At some point as the technician was examining each chamber and valve and artery of my wonderful heart, she would switch something then the blood flow appeared in various colors - red, blue and magenta. As the blood entered into the next chamber, the colors mixed dramatically. It appeared as lightning within my heart. Now when I watch an approaching thunderstorm alive with lightning I will certainly recall my own beating heart.

How is it that we forget that our bodies are truly marvels of engineering? How do we forget that our lives are spent on an inexplicable living planet hurtling through infinite space filled with thermonuclear stars boiling light and energy into an endless universe? How do we forget that there is lightning within our own breast?

Friday, February 10, 2017

Invoking The Grandmothers

I usually avoid writing anything specifically political because that is not the purpose or focus of Spiritcreek. Politically charged issues carry a heavy and painful weight in these "generally wretched times" that I would rather not mix into the silliness of this particular blog. Despite certain issues weighing quite heavily in my mind, and my conviction that we are literally in an extended battle for our country's soul, I have refrained from opening my big mouth - for the most part. Ah, the best laid plans of mice and women...

When Mitch McConnell and the Republicans voted to silence Elizabeth Warren, when they refused to enter Coretta Scott King's words into the record - in the very highest halls of the Land of Free Speech? - I nearly exploded. 64 years of being interrupted, man 'splained to, talked over, ignored, ridiculed, dismissed, cussed at, yelled at, lied to and argued with came to a metaphysical boiling point. No, Mr. Mitch McConnell, you soulless bastard. No, Mr. Lindsey Graham, you whining, big-mouthed short man. No.

Elizabeth Warren does not speak for all women, but she damn sure speaks for a very solid percentage of American women, and quite likely a solid percentage of real men. Her voice is the only feminine political voice we currently have so get used to it, you old bastards! YOU are not the only people allowed to speak in this country.

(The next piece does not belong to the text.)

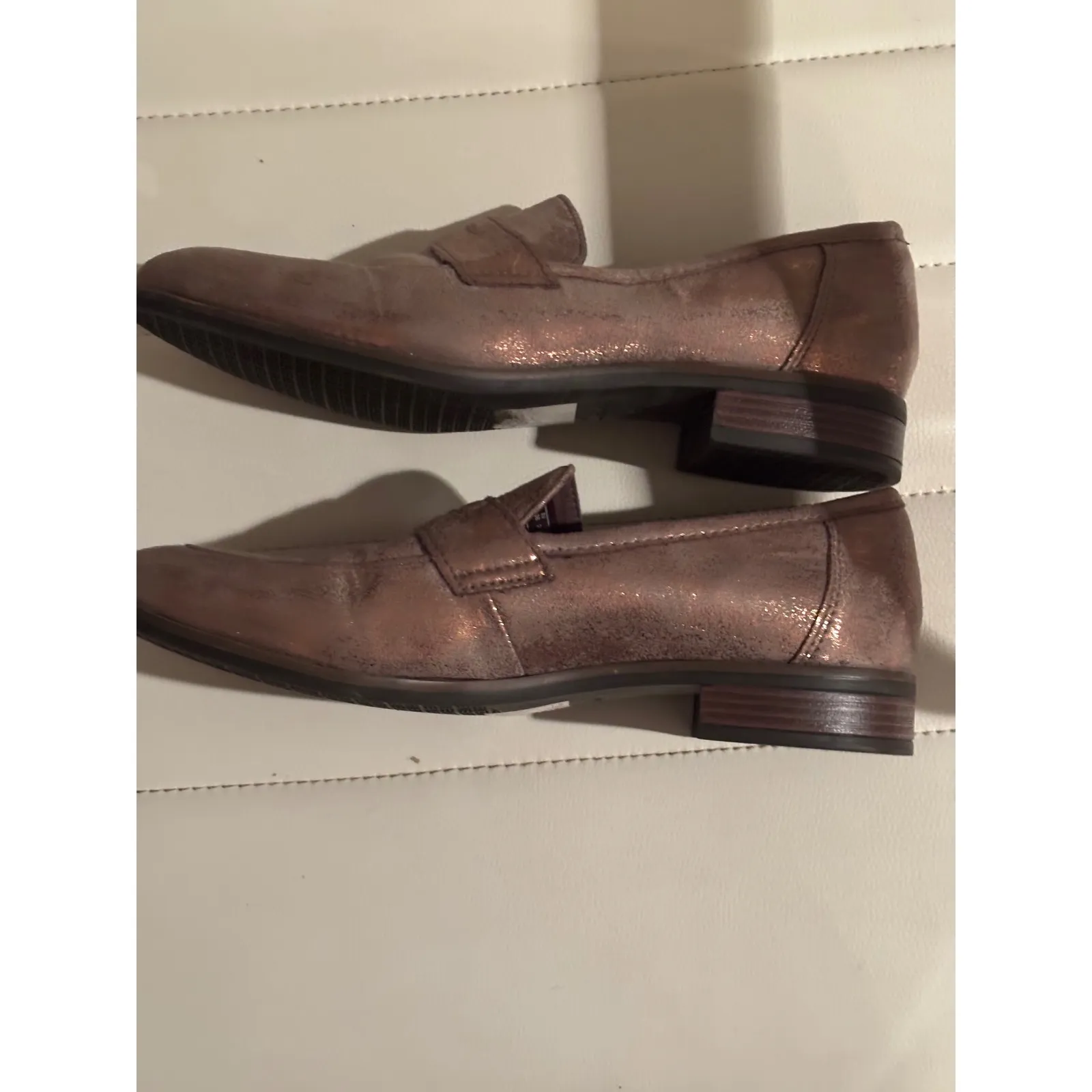 Clarks Women's Metallic Rose Gold Loafer Shoes Size 7.5 M - Image 4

Women are sending postcards to Mr. Trump, Mr. McConnell and Mr. Lindsey with this message: Nevertheless, we persist. When I sat down to address my post cards last night, the names of my grandmothers came instantly to mind. Maybe for the very first time in my life I felt the actual spiritual connection to my ancestors. I know the maternal grandmothers' names far, far back, but I included only the generations of Kansas women. Marilla Jane, Mattie Fern, Mary Ruth, myself and my daughter - five generations of women who, living or dead, are mad as hell. Well, I am not certain spirits can actually be angry but they can certainly weigh in on matters of spiritual significance. My grandmothers weighed in on this deal in a very clear way.

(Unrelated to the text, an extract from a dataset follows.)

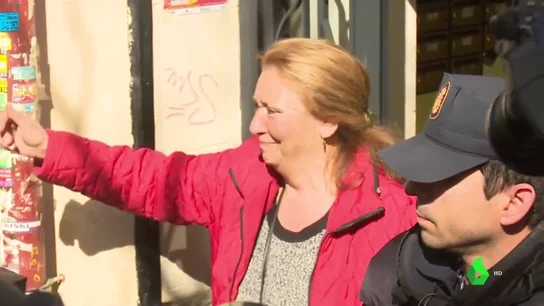 Pepi, tras ser desahuciada de su casa en Lavapiés Pepi, tras ser desahuciada de su casa en Lavapiés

Marilla Jane would not have been able to vote until she was 47 years old. Mattie Fern could just vote by the time she was 21. Mary Ruth voted her entire life. I first voted at age 19 (in 1972). Our votes matter. We are equal under the law and our voices will not be silenced by a bunch of old, soft-handed white men who think far more highly of themselves than anyone else thinks of them.

I know there is a fine line between the meanings of the words invoke and evoke, but I had to look up the definitions to determine whether I evoked my grandmothers, or invoked my grandmothers. Evoke means to draw forth, usually memories or feelings. Invoke means: cite or appeal to (someone or something) as an authority for an action or in support of an argument. As it turns out, I did both.